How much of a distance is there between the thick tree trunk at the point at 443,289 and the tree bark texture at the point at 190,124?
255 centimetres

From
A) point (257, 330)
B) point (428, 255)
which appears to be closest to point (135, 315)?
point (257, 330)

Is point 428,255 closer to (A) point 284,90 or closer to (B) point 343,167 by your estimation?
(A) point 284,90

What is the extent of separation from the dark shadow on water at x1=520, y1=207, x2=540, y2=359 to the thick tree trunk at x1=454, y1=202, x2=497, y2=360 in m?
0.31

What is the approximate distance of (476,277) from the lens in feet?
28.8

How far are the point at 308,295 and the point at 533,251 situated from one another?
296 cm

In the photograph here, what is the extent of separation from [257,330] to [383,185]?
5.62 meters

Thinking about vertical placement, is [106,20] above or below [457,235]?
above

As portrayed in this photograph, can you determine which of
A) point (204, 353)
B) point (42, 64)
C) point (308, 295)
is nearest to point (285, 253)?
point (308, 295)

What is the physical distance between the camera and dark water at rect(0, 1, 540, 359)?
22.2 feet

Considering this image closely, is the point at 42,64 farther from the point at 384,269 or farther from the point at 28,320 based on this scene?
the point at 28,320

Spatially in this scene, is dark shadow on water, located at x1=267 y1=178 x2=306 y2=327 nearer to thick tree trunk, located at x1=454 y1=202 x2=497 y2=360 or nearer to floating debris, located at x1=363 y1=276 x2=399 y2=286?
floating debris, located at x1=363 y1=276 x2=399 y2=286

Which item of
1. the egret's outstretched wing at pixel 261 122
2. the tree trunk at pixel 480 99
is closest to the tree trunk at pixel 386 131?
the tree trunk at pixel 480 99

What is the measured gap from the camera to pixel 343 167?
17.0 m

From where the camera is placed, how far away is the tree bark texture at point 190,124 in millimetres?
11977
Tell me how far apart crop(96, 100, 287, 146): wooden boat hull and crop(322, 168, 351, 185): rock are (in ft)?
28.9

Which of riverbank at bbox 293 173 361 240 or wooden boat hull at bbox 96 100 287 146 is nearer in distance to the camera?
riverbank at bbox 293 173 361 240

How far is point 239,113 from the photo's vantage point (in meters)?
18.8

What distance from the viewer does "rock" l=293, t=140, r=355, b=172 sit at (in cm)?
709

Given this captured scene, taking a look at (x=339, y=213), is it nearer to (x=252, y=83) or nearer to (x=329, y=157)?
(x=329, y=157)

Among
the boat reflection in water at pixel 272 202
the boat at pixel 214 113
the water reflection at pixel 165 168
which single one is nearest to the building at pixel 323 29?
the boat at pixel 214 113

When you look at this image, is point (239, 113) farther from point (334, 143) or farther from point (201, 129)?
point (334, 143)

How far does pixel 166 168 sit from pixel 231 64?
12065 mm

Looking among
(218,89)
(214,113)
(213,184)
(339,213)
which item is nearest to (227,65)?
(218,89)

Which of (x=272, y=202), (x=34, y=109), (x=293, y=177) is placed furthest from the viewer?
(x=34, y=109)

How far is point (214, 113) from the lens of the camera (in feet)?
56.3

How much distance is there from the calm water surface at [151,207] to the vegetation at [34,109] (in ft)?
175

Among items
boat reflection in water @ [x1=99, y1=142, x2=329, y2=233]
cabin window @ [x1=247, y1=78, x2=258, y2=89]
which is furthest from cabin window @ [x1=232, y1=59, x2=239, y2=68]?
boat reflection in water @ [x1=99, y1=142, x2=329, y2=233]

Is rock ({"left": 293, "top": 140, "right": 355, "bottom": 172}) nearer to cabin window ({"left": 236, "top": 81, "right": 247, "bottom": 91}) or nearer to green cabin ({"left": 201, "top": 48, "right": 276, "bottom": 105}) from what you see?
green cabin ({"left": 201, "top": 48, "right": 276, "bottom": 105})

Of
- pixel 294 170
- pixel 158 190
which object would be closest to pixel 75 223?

────────────────────

▶ **TASK OBJECTIVE**: Recast all the lines above as a Markdown table with two columns, Row and Line. Number each row and leave out the blank lines.

▶ **THE ANSWER**:
| Row | Line |
|---|---|
| 1 | How much of a distance is there between the thick tree trunk at the point at 443,289 and the tree bark texture at the point at 190,124? |
| 2 | 255 centimetres |
| 3 | From |
| 4 | A) point (257, 330) |
| 5 | B) point (428, 255) |
| 6 | which appears to be closest to point (135, 315)? |
| 7 | point (257, 330) |
| 8 | Is point 428,255 closer to (A) point 284,90 or closer to (B) point 343,167 by your estimation? |
| 9 | (A) point 284,90 |
| 10 | What is the extent of separation from the dark shadow on water at x1=520, y1=207, x2=540, y2=359 to the thick tree trunk at x1=454, y1=202, x2=497, y2=360 in m? |
| 11 | 0.31 |
| 12 | What is the approximate distance of (476,277) from the lens in feet? |
| 13 | 28.8 |
| 14 | How far are the point at 308,295 and the point at 533,251 situated from one another? |
| 15 | 296 cm |
| 16 | In the photograph here, what is the extent of separation from [257,330] to [383,185]? |
| 17 | 5.62 meters |
| 18 | Thinking about vertical placement, is [106,20] above or below [457,235]? |
| 19 | above |
| 20 | As portrayed in this photograph, can you determine which of |
| 21 | A) point (204, 353) |
| 22 | B) point (42, 64) |
| 23 | C) point (308, 295) |
| 24 | is nearest to point (285, 253)? |
| 25 | point (308, 295) |
| 26 | What is the physical distance between the camera and dark water at rect(0, 1, 540, 359)? |
| 27 | 22.2 feet |
| 28 | Considering this image closely, is the point at 42,64 farther from the point at 384,269 or farther from the point at 28,320 based on this scene? |
| 29 | the point at 28,320 |
| 30 | Spatially in this scene, is dark shadow on water, located at x1=267 y1=178 x2=306 y2=327 nearer to thick tree trunk, located at x1=454 y1=202 x2=497 y2=360 or nearer to floating debris, located at x1=363 y1=276 x2=399 y2=286? |
| 31 | floating debris, located at x1=363 y1=276 x2=399 y2=286 |
| 32 | Which item of |
| 33 | 1. the egret's outstretched wing at pixel 261 122 |
| 34 | 2. the tree trunk at pixel 480 99 |
| 35 | is closest to the tree trunk at pixel 386 131? |
| 36 | the tree trunk at pixel 480 99 |
| 37 | What is the measured gap from the camera to pixel 343 167? |
| 38 | 17.0 m |
| 39 | From where the camera is placed, how far away is the tree bark texture at point 190,124 in millimetres? |
| 40 | 11977 |
| 41 | Tell me how far apart crop(96, 100, 287, 146): wooden boat hull and crop(322, 168, 351, 185): rock are (in ft)? |
| 42 | 28.9 |
| 43 | Which of riverbank at bbox 293 173 361 240 or wooden boat hull at bbox 96 100 287 146 is nearer in distance to the camera? |
| 44 | riverbank at bbox 293 173 361 240 |
| 45 | How far is point 239,113 from the photo's vantage point (in meters)? |
| 46 | 18.8 |
| 47 | What distance from the viewer does "rock" l=293, t=140, r=355, b=172 sit at (in cm)? |
| 48 | 709 |
| 49 | Given this captured scene, taking a look at (x=339, y=213), is it nearer to (x=252, y=83) or nearer to (x=329, y=157)? |
| 50 | (x=329, y=157) |
| 51 | Among |
| 52 | the boat reflection in water at pixel 272 202 |
| 53 | the boat at pixel 214 113 |
| 54 | the water reflection at pixel 165 168 |
| 55 | which single one is nearest to the building at pixel 323 29? |
| 56 | the boat at pixel 214 113 |
| 57 | When you look at this image, is point (239, 113) farther from point (334, 143) or farther from point (201, 129)? |
| 58 | point (334, 143) |
| 59 | How far does pixel 166 168 sit from pixel 231 64? |
| 60 | 12065 mm |
| 61 | Looking among |
| 62 | (218,89) |
| 63 | (214,113) |
| 64 | (213,184) |
| 65 | (339,213) |
| 66 | which item is nearest to (227,65)? |
| 67 | (218,89) |
| 68 | Which of (x=272, y=202), (x=34, y=109), (x=293, y=177) is placed furthest from the viewer? |
| 69 | (x=34, y=109) |
| 70 | How far is point (214, 113) from the lens of the camera (in feet)? |
| 71 | 56.3 |
| 72 | How much distance is there from the calm water surface at [151,207] to the vegetation at [34,109] (in ft)? |
| 73 | 175 |
| 74 | Among items |
| 75 | boat reflection in water @ [x1=99, y1=142, x2=329, y2=233] |
| 76 | cabin window @ [x1=247, y1=78, x2=258, y2=89] |
| 77 | which is furthest from cabin window @ [x1=232, y1=59, x2=239, y2=68]? |
| 78 | boat reflection in water @ [x1=99, y1=142, x2=329, y2=233] |
| 79 | Is rock ({"left": 293, "top": 140, "right": 355, "bottom": 172}) nearer to cabin window ({"left": 236, "top": 81, "right": 247, "bottom": 91}) or nearer to green cabin ({"left": 201, "top": 48, "right": 276, "bottom": 105}) from what you see? |
| 80 | green cabin ({"left": 201, "top": 48, "right": 276, "bottom": 105}) |
| 81 | Of |
| 82 | - pixel 294 170 |
| 83 | - pixel 158 190 |
| 84 | which object would be closest to pixel 75 223? |